Unofficial implementation of 2021 Bioinformatics Paper "OCTID: a one-class learning-based Python package for tumor image detection" https://academic.oup.com/bioinformatics/article-abstract/37/21/3986/6290709?redirectedFrom=fulltext&login=false
Tensorflow 2.x Version
Pipeline: dataset splitting --> feature extraction from ImageNet pre-trained models --> UMAP for dimensionality reduction --> OC-SVM
In this demo case, I use mobilenet as the backbone model: https://www.tensorflow.org/api_docs/python/tf/keras/applications/mobilenet/MobileNet
Some hyper-parameters can be fine-tunned for better performance, like n_neighbors and min_dist in UMAP, nu in OC-SVM. Please Note, tunning OC-SVM 'nu' is more effective than tunning other hyper-parameters.

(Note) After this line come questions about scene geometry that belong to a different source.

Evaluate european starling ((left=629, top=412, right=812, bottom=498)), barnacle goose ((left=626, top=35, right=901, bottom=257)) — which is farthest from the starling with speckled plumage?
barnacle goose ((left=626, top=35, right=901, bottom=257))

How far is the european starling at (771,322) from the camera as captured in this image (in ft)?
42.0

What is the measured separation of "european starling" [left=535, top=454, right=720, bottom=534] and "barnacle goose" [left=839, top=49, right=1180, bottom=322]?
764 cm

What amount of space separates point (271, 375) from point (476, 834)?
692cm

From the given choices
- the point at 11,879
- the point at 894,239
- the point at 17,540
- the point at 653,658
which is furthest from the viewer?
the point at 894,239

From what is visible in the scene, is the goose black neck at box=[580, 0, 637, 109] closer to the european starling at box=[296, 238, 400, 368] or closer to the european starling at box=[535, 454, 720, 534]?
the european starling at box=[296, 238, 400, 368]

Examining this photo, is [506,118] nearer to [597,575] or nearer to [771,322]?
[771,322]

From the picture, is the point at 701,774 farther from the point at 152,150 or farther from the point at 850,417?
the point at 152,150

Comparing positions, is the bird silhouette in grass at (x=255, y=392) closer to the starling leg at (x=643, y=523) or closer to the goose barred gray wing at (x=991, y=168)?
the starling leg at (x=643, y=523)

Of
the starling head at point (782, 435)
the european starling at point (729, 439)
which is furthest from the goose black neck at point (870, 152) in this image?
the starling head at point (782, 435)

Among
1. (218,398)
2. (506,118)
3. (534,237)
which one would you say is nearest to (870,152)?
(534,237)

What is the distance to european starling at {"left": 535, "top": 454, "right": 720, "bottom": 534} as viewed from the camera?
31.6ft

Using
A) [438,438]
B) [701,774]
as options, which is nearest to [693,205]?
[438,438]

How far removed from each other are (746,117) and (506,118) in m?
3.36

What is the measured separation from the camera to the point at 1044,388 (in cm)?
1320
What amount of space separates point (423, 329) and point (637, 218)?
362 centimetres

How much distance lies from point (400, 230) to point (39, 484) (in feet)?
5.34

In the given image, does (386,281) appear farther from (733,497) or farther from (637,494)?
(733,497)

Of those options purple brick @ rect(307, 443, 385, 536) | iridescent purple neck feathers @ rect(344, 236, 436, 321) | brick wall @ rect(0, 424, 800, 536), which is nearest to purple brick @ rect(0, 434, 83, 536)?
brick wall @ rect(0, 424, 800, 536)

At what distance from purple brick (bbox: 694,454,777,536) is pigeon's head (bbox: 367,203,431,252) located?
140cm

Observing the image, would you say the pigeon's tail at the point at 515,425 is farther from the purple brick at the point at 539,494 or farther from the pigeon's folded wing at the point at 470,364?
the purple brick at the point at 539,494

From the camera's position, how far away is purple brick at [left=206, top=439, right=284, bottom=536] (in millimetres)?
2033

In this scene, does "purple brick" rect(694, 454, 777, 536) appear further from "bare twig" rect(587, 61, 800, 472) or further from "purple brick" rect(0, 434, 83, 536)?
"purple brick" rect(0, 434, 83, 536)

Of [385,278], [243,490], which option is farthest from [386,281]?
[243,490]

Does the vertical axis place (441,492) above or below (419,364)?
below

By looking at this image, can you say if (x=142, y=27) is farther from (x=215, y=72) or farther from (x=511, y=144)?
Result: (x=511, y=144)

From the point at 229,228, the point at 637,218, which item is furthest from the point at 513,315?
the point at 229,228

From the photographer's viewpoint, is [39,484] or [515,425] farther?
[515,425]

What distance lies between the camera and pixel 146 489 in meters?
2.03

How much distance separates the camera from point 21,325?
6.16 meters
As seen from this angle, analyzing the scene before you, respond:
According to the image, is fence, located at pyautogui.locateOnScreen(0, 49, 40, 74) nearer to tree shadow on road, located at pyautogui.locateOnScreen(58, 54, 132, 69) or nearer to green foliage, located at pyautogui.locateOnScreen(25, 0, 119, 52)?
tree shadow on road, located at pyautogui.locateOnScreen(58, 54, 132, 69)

Some factors influence the final performance:
- backbone selection
- inputs image resolution
- hyper-parameters
UMAP documents: https://umap-learn.readthedocs.io/en/latest/index.html
sci-kit learn OC-SVM documents: https://scikit-learn.org/stable/modules/generated/sklearn.svm.OneClassSVM.html
OCTID PyPI package: https://pypi.org/project/octid/
OCTID official github demo: https://github.com/LitaoYang-Jet/OCTID
Dataset I use in this demo:
- Histological images for tumor detection in gastrointestinal cancer: https://zenodo.org/record/2530789#.Yhve3htyY5l
- LC25000 Lung and colon histopathological image dataset: https://academictorrents.com/details/7a638ed187a6180fd6e464b3666a6ea0499af4af
Histological Lung images visualization after UMAP
Please Note: when you use weights-fixed ImageNet pre-trained feature extractor, inputs(range 0-255) should not divide 255.